--- start of Materials provided ---

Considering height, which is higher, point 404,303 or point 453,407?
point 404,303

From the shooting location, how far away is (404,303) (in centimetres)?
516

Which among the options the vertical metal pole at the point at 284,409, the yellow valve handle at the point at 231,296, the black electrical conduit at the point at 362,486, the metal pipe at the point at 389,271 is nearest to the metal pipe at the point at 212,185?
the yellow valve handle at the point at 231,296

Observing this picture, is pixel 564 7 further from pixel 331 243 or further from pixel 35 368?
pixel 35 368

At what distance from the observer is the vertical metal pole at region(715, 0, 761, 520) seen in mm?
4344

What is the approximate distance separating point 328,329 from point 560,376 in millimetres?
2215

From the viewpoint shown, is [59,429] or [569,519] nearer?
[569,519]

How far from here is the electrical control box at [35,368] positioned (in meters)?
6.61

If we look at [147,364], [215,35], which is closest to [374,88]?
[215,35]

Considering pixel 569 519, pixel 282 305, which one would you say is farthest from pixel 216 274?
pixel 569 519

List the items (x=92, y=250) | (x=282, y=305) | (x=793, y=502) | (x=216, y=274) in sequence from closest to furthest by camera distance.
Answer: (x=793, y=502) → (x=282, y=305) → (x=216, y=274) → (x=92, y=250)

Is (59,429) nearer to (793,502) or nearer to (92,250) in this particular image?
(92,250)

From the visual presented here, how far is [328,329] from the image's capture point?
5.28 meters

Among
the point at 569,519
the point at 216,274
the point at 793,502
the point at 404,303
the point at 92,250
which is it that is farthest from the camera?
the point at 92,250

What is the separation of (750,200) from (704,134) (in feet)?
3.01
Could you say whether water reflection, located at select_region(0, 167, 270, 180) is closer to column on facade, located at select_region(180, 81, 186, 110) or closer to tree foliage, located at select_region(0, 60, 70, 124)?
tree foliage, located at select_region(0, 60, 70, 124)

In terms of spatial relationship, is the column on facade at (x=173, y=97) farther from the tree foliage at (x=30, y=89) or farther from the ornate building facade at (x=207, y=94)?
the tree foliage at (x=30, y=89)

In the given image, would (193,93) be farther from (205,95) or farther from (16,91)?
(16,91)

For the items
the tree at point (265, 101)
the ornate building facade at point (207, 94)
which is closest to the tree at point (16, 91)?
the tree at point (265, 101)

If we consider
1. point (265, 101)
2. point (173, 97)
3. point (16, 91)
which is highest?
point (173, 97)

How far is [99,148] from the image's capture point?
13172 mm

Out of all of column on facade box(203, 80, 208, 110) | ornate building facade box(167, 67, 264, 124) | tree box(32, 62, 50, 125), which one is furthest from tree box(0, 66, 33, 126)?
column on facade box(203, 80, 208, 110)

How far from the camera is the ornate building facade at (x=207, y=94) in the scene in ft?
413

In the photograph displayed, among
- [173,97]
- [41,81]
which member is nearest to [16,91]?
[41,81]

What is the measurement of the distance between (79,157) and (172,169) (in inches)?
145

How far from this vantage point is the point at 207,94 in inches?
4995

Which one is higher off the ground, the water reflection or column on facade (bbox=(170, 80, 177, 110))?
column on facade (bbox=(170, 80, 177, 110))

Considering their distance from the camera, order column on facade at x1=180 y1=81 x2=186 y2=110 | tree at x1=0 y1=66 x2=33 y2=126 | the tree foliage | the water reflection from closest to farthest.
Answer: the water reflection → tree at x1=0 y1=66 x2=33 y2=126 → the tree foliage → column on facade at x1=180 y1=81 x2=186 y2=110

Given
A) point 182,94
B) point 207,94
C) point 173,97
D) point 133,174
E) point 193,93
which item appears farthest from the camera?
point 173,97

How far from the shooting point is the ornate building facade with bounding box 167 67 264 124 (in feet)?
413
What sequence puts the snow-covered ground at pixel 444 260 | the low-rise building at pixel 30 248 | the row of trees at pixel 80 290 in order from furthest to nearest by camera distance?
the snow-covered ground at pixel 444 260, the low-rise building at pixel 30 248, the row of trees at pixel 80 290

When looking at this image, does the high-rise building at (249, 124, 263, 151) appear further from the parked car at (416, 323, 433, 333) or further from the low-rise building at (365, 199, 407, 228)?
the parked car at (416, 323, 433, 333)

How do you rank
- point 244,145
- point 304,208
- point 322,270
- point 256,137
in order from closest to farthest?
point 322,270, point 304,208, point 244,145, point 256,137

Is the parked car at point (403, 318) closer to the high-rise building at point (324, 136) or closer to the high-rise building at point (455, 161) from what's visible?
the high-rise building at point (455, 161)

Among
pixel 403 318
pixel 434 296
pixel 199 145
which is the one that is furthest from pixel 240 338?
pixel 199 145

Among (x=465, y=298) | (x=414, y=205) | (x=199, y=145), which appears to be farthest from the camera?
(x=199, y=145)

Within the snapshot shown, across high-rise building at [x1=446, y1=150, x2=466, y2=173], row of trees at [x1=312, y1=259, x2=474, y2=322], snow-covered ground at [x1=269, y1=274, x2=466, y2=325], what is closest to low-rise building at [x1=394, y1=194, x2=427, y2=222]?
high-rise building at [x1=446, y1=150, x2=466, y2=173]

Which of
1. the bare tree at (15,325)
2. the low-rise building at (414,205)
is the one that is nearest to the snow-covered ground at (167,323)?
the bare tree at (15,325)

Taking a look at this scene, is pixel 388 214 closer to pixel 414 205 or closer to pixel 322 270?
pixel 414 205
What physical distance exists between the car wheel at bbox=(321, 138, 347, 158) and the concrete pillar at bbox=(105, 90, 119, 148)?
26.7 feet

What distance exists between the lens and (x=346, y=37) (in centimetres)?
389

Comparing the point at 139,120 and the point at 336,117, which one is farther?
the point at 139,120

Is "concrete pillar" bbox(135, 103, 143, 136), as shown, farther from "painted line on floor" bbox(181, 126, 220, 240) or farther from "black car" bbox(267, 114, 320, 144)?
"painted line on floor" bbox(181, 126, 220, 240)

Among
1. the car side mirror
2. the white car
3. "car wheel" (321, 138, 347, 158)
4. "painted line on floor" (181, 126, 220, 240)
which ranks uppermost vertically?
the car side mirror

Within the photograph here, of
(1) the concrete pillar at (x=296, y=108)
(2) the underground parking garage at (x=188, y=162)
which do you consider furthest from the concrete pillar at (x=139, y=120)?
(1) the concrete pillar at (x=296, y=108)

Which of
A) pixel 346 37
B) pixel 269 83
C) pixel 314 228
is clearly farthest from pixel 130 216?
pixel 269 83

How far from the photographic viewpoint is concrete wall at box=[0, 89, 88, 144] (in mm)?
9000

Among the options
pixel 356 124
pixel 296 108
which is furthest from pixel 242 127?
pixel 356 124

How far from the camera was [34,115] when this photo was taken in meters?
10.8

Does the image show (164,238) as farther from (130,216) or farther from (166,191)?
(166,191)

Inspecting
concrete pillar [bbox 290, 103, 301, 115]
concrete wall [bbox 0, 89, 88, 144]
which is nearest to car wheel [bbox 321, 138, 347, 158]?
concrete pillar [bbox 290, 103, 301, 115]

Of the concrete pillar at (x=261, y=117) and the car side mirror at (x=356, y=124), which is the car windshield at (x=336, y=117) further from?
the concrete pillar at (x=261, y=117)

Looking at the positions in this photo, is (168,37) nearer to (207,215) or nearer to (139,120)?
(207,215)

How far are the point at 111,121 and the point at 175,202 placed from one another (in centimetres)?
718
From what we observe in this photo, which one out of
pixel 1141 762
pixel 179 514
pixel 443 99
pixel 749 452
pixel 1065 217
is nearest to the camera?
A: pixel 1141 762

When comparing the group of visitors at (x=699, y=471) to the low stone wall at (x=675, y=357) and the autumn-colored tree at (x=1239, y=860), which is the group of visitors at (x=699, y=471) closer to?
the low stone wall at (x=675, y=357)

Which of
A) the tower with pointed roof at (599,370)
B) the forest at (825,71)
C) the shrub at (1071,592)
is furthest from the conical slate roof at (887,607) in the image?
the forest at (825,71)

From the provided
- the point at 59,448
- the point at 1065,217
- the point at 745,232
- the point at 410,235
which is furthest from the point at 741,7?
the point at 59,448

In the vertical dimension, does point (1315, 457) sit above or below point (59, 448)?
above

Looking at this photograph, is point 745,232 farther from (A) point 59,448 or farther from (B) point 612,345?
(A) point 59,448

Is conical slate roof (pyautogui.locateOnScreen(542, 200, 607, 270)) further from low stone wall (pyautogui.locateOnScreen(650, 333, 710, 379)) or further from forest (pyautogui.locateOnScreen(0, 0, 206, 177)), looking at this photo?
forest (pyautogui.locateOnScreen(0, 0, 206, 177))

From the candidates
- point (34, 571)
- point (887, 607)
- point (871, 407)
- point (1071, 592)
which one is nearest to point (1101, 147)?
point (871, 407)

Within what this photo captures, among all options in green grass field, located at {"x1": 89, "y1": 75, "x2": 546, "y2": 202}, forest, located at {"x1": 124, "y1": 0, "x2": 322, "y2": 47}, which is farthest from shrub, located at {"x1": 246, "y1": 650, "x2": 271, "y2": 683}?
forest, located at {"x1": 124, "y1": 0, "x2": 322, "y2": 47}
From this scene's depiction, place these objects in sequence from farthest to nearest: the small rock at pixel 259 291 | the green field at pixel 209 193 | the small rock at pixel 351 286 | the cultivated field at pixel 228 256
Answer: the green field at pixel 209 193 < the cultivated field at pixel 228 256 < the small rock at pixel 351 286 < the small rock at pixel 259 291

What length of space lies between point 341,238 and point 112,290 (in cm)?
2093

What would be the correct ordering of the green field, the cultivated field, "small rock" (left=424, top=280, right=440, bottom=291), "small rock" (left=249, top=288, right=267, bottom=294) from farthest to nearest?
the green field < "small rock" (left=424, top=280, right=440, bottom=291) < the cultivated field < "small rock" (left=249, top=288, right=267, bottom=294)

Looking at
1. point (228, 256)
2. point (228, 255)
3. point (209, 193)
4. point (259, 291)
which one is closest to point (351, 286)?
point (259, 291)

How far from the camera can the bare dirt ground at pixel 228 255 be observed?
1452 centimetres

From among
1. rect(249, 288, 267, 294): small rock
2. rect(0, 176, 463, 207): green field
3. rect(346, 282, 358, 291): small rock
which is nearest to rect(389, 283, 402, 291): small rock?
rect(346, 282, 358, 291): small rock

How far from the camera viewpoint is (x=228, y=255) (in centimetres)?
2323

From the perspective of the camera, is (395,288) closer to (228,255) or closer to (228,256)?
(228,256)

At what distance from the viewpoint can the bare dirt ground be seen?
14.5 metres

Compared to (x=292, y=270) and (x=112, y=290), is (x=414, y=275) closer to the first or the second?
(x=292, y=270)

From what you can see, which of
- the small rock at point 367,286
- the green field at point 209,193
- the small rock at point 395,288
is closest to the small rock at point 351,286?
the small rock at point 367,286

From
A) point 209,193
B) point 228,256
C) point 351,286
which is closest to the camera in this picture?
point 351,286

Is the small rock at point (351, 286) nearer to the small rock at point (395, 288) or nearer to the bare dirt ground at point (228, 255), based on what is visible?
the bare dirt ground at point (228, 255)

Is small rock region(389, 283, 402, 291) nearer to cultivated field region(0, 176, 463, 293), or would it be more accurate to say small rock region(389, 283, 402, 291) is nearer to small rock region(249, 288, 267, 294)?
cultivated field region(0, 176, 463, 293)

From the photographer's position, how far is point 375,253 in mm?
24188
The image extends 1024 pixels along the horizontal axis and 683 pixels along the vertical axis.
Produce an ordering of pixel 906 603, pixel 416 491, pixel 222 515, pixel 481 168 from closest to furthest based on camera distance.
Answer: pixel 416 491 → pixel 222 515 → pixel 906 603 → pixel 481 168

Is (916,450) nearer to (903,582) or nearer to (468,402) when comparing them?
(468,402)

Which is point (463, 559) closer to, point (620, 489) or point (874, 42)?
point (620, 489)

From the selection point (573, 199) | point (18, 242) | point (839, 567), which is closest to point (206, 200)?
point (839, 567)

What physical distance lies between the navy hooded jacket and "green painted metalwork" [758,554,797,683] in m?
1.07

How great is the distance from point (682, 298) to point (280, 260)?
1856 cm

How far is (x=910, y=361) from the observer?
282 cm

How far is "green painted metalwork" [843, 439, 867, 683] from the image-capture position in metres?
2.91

--- end of Materials provided ---

• What you are asked to do: Convert the lines from the one containing "Which is point" through the end of the entries, both included, into a JSON list of strings, one string per line, skipping blank lines.

• Response to the exercise:
[
  "Which is point (463, 559) closer to, point (620, 489) or point (874, 42)?",
  "point (620, 489)",
  "From the selection point (573, 199) | point (18, 242) | point (839, 567), which is closest to point (206, 200)?",
  "point (839, 567)",
  "What physical distance lies between the navy hooded jacket and \"green painted metalwork\" [758,554,797,683] in m?",
  "1.07",
  "How great is the distance from point (682, 298) to point (280, 260)?",
  "1856 cm",
  "How far is (x=910, y=361) from the observer?",
  "282 cm",
  "How far is \"green painted metalwork\" [843, 439, 867, 683] from the image-capture position in metres?",
  "2.91"
]